■ **Texto para análise**
Olhar holístico
Os fatores determinantes de uma situação valem dentro de um contexto e de determinados limites. Modificado aquele e ultrapassados estes, modificam-se as soluções que poderiam ser consideradas aceitáveis ou desejáveis. A visão sistêmica tem o condão de aperfeiçoar resultados decisórios pela inserção de novos elementos na solução de conflitos em geral e, em particular, pelas vias da mediação e conciliação.
Os fatores determinantes de uma situação valem dentro de um contexto e de determinados limites. Modificado aquele e ultrapassados estes, modificam-se as soluções que poderiam ser consideradas aceitáveis ou desejáveis. A visão sistêmica tem o condão de aperfeiçoar resultados decisórios pela inserção de novos elementos na solução de conflitos em geral e, em particular, pelas vias da mediação e conciliação.
Este
artigo remete-nos a Karl Ludwig von Bertalanffy (1901-1972), biólogo austríaco,
autor da Teoria Geral dos Sistemas (TGS). Bertalanffy observou que a simples
soma das partes de um organismo mostrava-se insuficiente para explicá-lo como
um todo e/ou compreender seu comportamento e suas reações.
Idêntico
fenômeno encontra-se presente nas interações humanas: cada ação, vista
isoladamente, não basta para justificar o comportamento das pessoas. Tanto isso
acontece que a psicologia nos proporciona inúmeras experiências em que se
demonstra a aparente paradoxalidade dos comportamentos humanos. Não faltam,
pois, motivos para que a Teoria Geral dos Sistemas tenha obtido reconhecimento
e utilização (e publicação) mundial.
A
aplicação da TGS na mediação e na conciliação, terrenos pavimentados pelas
relações humanas, em diversas situações, mostra-se mandatória sob pena de se
chegar a soluções insatisfatórias ou, no mínimo, de menor qualidade em casos de
maior complexidade, caracterizados pela riqueza do contexto no entorno da
situação-foco.

■ **Os dados**
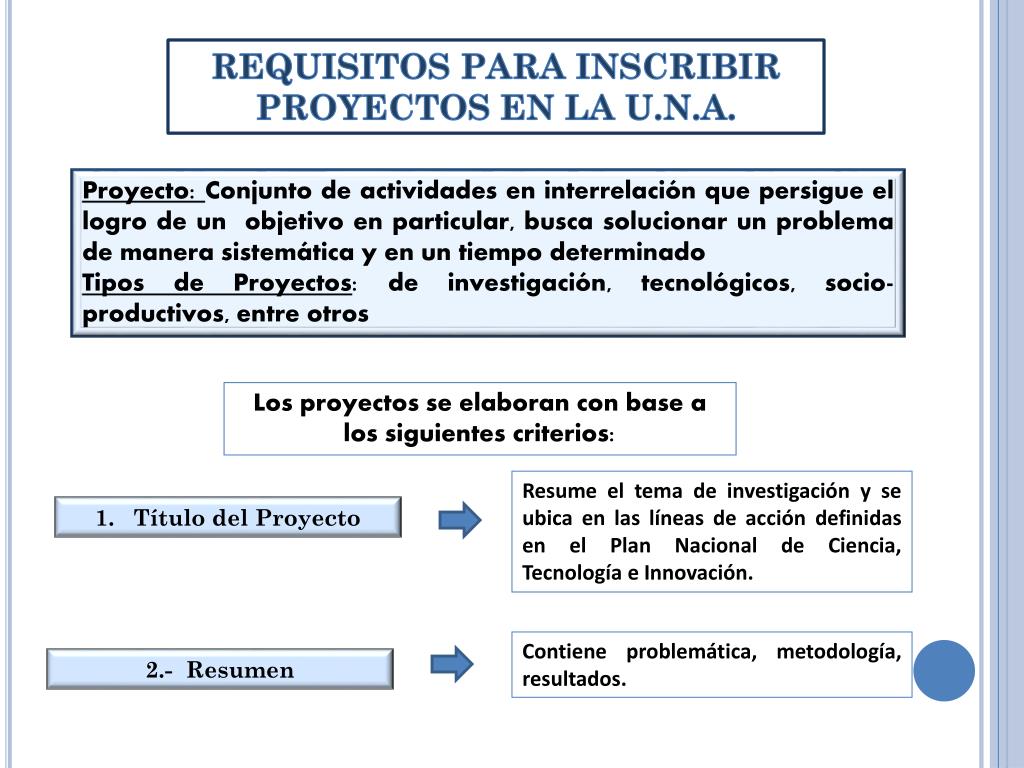 REQUISITOS PARA INSCRIBIR PROYECTOS EN LA U.N.A.

Proyecto: Conjunto de actividades en interrelación que persigue el logro de un objetivo en particular, busca solucionar un problema de manera sistemática y en un tiempo determinado
Tipos de Proyectos: de investigación, tecnológicos, socio-productivos, entre otros

Los proyectos se elaboran con base a los siguientes criterios:

1. Título del Proyecto

Resume el tema de investigación y se ubica en las líneas de acción definidas en el Plan Nacional de Ciencia, Tecnología e Innovación.

2.- Resumen

Contiene problemática, metodología, resultados.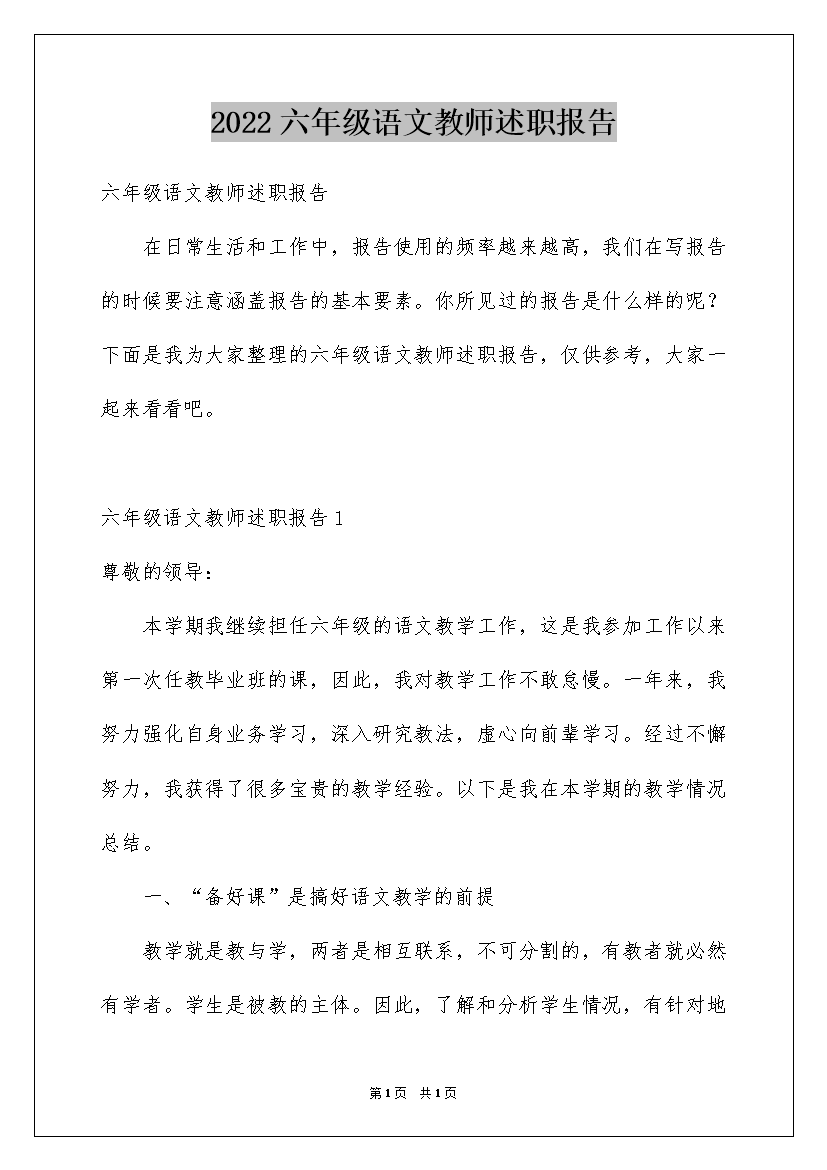 2022 六年级语文教师述职报告

六年级语文教师述职报告

在日常生活和工作中，报告使用的频率越来越高，我们在写报告的时候要注意涵盖报告的基本要素。你所见过的报告是什么样的呢？下面是我为大家整理的六年级语文教师述职报告，仅供参考，大家一起来看看吧。

六年级语文教师述职报告 1

尊敬的领导：

本学期我继续担任六年级的语文教学工作，这是我参加工作以来第一次任教毕业班的课，因此，我对教学工作不敢怠慢。一年来，我努力强化自身业务学习，深入研究教法，虚心向前辈学习。经过不懈努力，我获得了很多宝贵的教学经验。以下是我在本学期的教学情况总结。

一、“备好课”是搞好语文教学的前提

教学就是教与学，两者是相互联系，不可分割的，有教者就必然有学者。学生是被教的主体。因此，了解和分析学生情况，有针对地

第 1 页 共 1 页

■ **O que se pede**
Prossiga o texto sobre a visão sistêmica aplicada à mediação e à conciliação, começando logo após sua última frase.

■ **Resultado da tarefa**
Isso
ocorre porque, quando se ampliam os limites de um sistema qualquer, elementos
inexistentes na situação anterior passam a influenciar o todo, surgindo efeitos
não previsíveis através da consideração apenas dos fatores presentes no estado
anterior do sistema menor. Ratifica-se, pois, o que propõe a TGS.
Imaginemos
um exemplo que faz parte do dia-a-dia das Câmaras de Mediação e Conciliação:
conflito entre cônjuges. Discutem-se as participações de cada um nos haveres do
casal. Independentemente de qualquer outra coisa, chega-se a um consenso de
partição dos bens.
Aumentemos
os limites desse sistema, pela inserção na arena do conflito dos interesses de
uma criança, digamos de nove anos, filha do casal. Tudo muda de figura, porque
há de se lhe assegurar os direitos; possivelmente, surge a figura da guarda
compartilhada (ou não), da pensão alimentícia e assim por diante.
Amplie-se
ainda mais esse sistema: do casal, suponha-se, depende totalmente uma pessoa
idosa. A situação torna-se ainda mais complexa. A solução para a primeira
situação, a mais simples, será diferente daquela intermediária e, por sua vez,
a terceira demandará outro tipo de acerto.
Aplicou-se
a visão sistêmica, ampliando-se os limites, da primeira para a terceira
situação. Como estabelece a TGS, a cada novo fator inserido no sistema, uma
nova solução será necessária para que o resultado mostre-se satisfatório.
Nesse
exercício especulativo, ampliou-se o sistema pela inclusão de novos elementos:
a criança, a pessoa idosa. O sistema, contudo, pode receber uma outra espécie
de ampliação de fronteiras, adicionando o fator tempo.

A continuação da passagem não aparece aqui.